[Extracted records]

-*-*-

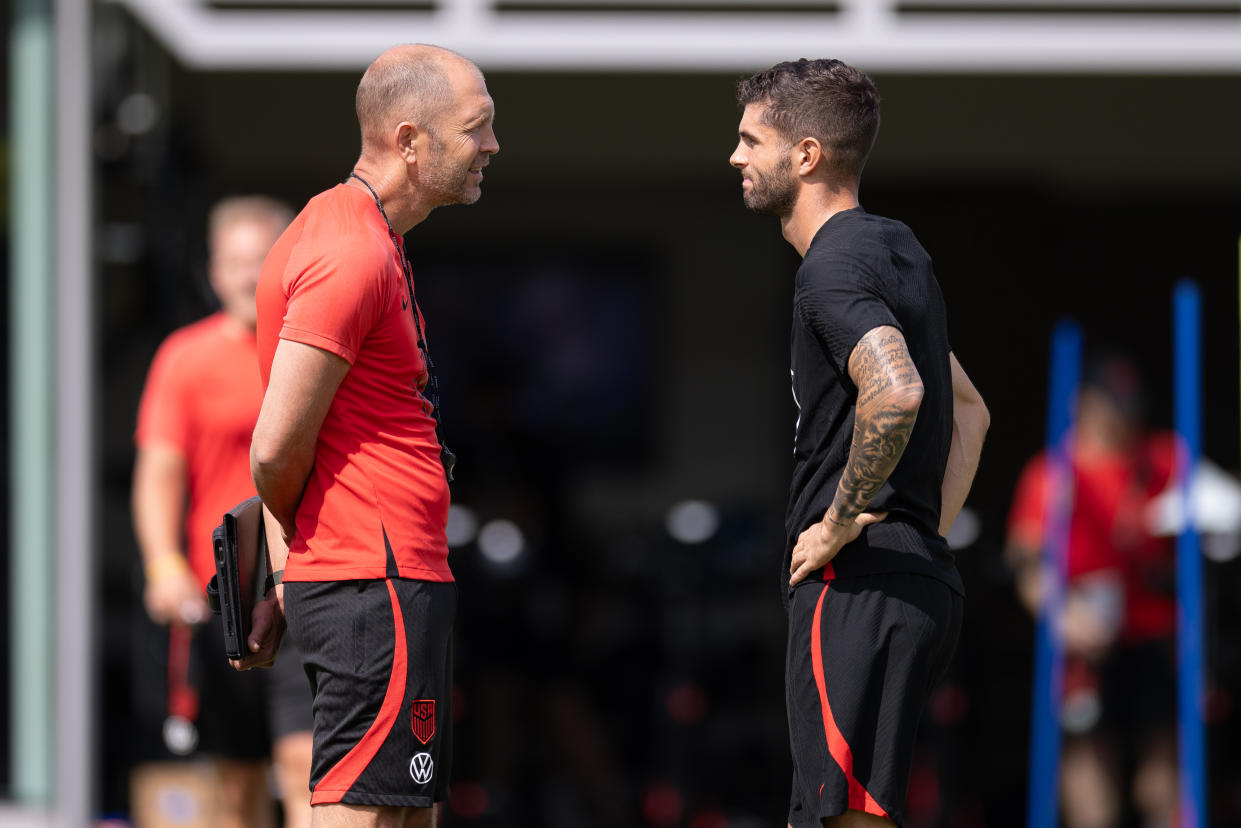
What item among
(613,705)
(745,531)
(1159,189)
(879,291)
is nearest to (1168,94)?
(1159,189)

-*-*-

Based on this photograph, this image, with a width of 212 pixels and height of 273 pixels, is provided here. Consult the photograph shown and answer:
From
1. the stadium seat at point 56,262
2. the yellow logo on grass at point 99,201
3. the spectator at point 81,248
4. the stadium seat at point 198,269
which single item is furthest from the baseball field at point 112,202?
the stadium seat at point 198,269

-*-*-

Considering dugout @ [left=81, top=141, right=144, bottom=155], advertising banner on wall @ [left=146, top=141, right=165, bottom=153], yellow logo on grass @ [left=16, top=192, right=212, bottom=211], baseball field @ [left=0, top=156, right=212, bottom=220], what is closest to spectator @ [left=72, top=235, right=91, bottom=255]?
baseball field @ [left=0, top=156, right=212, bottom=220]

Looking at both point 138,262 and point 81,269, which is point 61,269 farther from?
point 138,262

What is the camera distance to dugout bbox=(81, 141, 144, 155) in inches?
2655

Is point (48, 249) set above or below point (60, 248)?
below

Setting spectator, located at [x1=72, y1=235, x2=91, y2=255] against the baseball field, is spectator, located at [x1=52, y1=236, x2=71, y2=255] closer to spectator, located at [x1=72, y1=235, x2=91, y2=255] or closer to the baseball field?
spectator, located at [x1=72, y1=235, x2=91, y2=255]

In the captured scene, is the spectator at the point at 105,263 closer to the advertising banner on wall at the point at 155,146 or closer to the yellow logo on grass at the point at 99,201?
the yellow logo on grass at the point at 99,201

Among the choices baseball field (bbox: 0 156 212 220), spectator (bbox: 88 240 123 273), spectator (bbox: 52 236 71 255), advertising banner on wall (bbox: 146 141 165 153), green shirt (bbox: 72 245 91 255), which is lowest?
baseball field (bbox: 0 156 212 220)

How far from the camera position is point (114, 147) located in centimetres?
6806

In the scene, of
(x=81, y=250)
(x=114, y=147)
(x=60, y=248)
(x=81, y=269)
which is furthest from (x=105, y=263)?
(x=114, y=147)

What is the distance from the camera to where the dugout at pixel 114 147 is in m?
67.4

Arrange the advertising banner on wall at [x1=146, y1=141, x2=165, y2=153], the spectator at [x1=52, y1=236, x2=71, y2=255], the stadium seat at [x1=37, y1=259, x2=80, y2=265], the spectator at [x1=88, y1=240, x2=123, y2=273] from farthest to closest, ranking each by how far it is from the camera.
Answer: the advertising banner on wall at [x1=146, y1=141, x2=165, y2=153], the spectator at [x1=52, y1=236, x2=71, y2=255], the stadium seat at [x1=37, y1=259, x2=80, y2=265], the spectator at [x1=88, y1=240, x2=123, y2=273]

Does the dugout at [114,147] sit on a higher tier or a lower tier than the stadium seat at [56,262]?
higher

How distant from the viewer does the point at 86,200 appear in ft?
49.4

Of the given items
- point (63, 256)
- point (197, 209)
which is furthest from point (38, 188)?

-*-*-

Task requirements
Write out the lines of the material from the line with "Arrange the advertising" up to and including the line with "which is furthest from point (38, 188)?", copying them character for character.

Solution below
Arrange the advertising banner on wall at [x1=146, y1=141, x2=165, y2=153], the spectator at [x1=52, y1=236, x2=71, y2=255], the stadium seat at [x1=37, y1=259, x2=80, y2=265], the spectator at [x1=88, y1=240, x2=123, y2=273] from farthest to closest, ranking each by how far it is from the camera.
Answer: the advertising banner on wall at [x1=146, y1=141, x2=165, y2=153], the spectator at [x1=52, y1=236, x2=71, y2=255], the stadium seat at [x1=37, y1=259, x2=80, y2=265], the spectator at [x1=88, y1=240, x2=123, y2=273]

Does the dugout at [114,147] sit on a higher tier or a lower tier than the stadium seat at [56,262]?
higher

How distant from the viewer does the point at 86,200 appear in ft?
49.4

Of the given items
- point (63, 256)
- point (197, 209)
which is furthest from point (38, 188)?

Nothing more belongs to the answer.